Donald Trump is not having a good day.
In crucial midterm elections in the United States this week, a 'red wave' projected by many of the late polls ended up being a trickle at the ballot box. The Republicans look set to eke out enough seats to reclaim the lower house in the US Congress but the Democrats could defy expectations and hold onto the Senate.
What's clear though, is that Donald Trump's vice-like grip on the Republican party has loosened significantly. While a number of election deniers who backed Trump's claims were elected to office, poor performances by some candidates he endorsed strongly indicates exhaustion with the kind of chaos brought to politics by the former president.
In a key Senate race, celebrity doctor Mehmet Oz who was heavily backed by Trump was defeated in an open Pennsylvania seat which the Democrats picked up in a win that could allow Joe Biden's party to keep control of the upper chamber.
CCN's chief correspondent Jim Acosta reported the former president was "livid" watching the results come in and was "screaming at everyone", citing a Trump advisor.
Ahead of polling day, Trump said he would make a big announcement next week, all but confirming he will announce his candidacy for the party's nomination for the presidency in 2024. But that is now under a dark cloud – complicated further by the fact that his strongest Republican challenger for the nomination, Governor Ron DeSantis, was re-elected in an absolute rout in Florida.
"The adviser said it’s unlikely Trump would delay his expected presidential announcement because 'it’s too humiliating to delay'. But the adviser said there are too many unknowns at this point," Acosta tweeted Thursday.
'We have a problem': Party begins to turn on Trump
Even the most sycophantic corners of America's partisan media were critical of the former Republican president. "Trump blasted across media spectrum over Republicans' midterms performance," a headline ran on Fox News overnight while pundits on rightwing Newsmax urged him to postpone his presidential announcement next week.
Appearing on Fox News, Republican Marc Thiessen described the election results as "a searing indictment" for the conservative side of politics in the country. "The Republican Party needs to do a really deep introspection look in the mirror right now because this is an absolute disaster," he said.
"One of the things that will likely come out of this election is Trump’s position in the party is now really questionable," Associate Professor David Smith, from the United States Studies Centre, told Yahoo News Australia.
"The face of the [Republican] party at this election were these Trump-backed senators, many of whom turned out to be unelectable ... Republicans will know that a ‘trumpified’ party has real trouble winning elections."
Trump effectively notched a victory in Ohio, where Hillbilly Elegy author JD Vance won a Senate seat to keep it in Republican hands. But Doug Mastriano, another Trump ally, was handily defeated in the governor's race in Pennsylvania.
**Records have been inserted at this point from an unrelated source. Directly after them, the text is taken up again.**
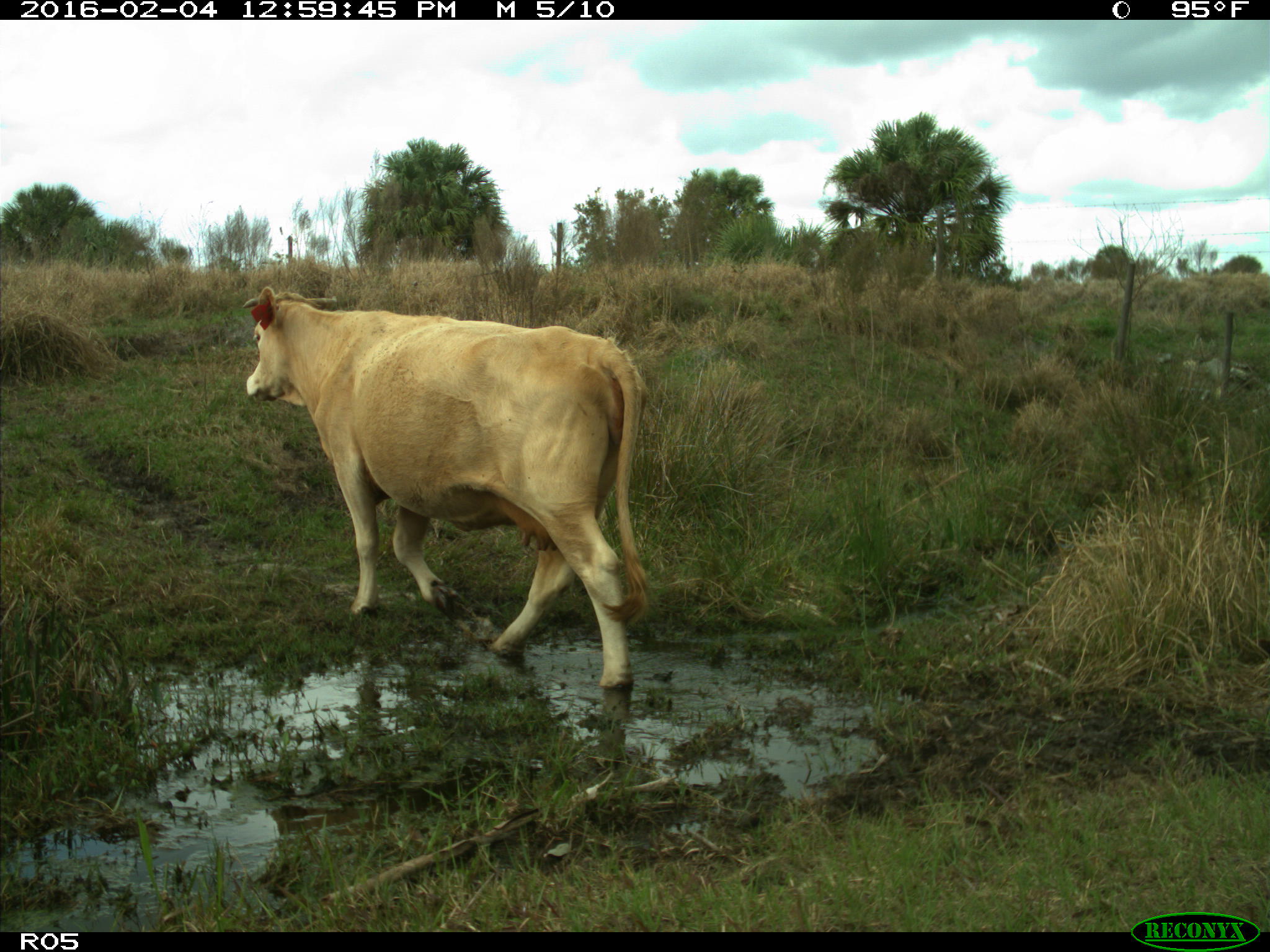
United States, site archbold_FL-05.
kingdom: Animalia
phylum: Chordata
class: Mammalia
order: Artiodactyla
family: Bovidae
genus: Bos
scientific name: Bos taurus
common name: domestic cow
Trump allies have also underperformed in key races in Arizona, Georgia and Nevada where ballots were still being counted.
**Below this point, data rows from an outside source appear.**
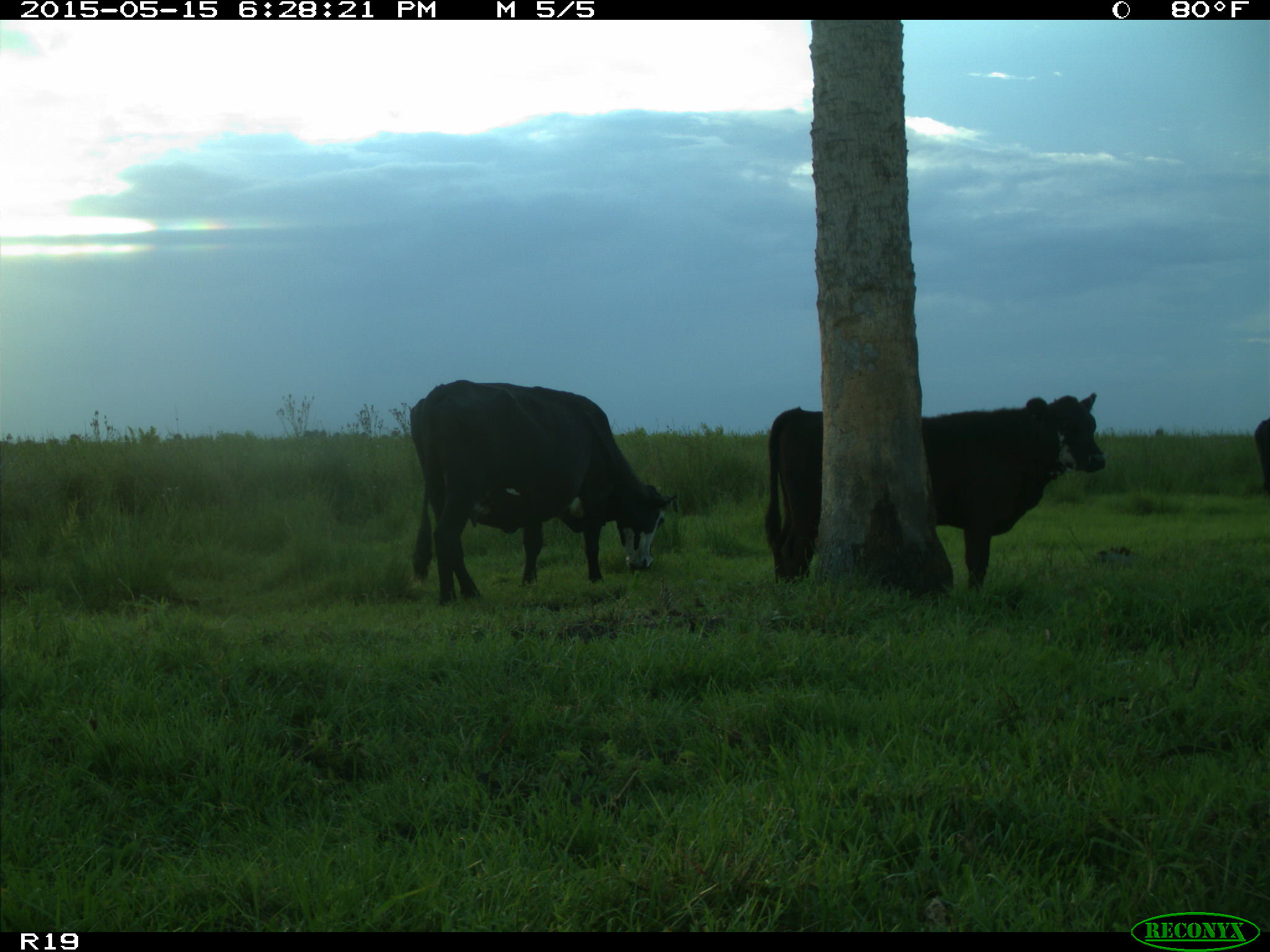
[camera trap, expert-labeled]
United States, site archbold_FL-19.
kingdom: Animalia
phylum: Chordata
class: Mammalia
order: Artiodactyla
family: Bovidae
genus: Bos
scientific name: Bos taurus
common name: domestic cow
As it was put to Jacqui Heinrich, a White House correspondent for Fox News, by an anonymous Republican source: "if it wasn’t clear before it should be now. We have a Trump problem."
Even a slim majority in the House of Representatives would let Republicans hem in Democratic President Joe Biden during his next two years in office, blocking legislation and launching potentially politically damaging investigations.
Control of the Senate remains unclear, as Democrats picked up a seat in Pennsylvania but awaited results from Nevada, Georgia and Arizona that would define the outcome. An expected run-off election in Georgie means it might be weeks before the country knows which party will control the Senate.
If the Republicans do take control of Congress, they plan to seek cost savings in the Social Security and Medicare safety-net programs and make permanent tax cuts enacted in 2017 that are due to expire. Republicans also could engineer a showdown over the debt ceiling to extract major spending cuts, and could pare back aid to Ukraine.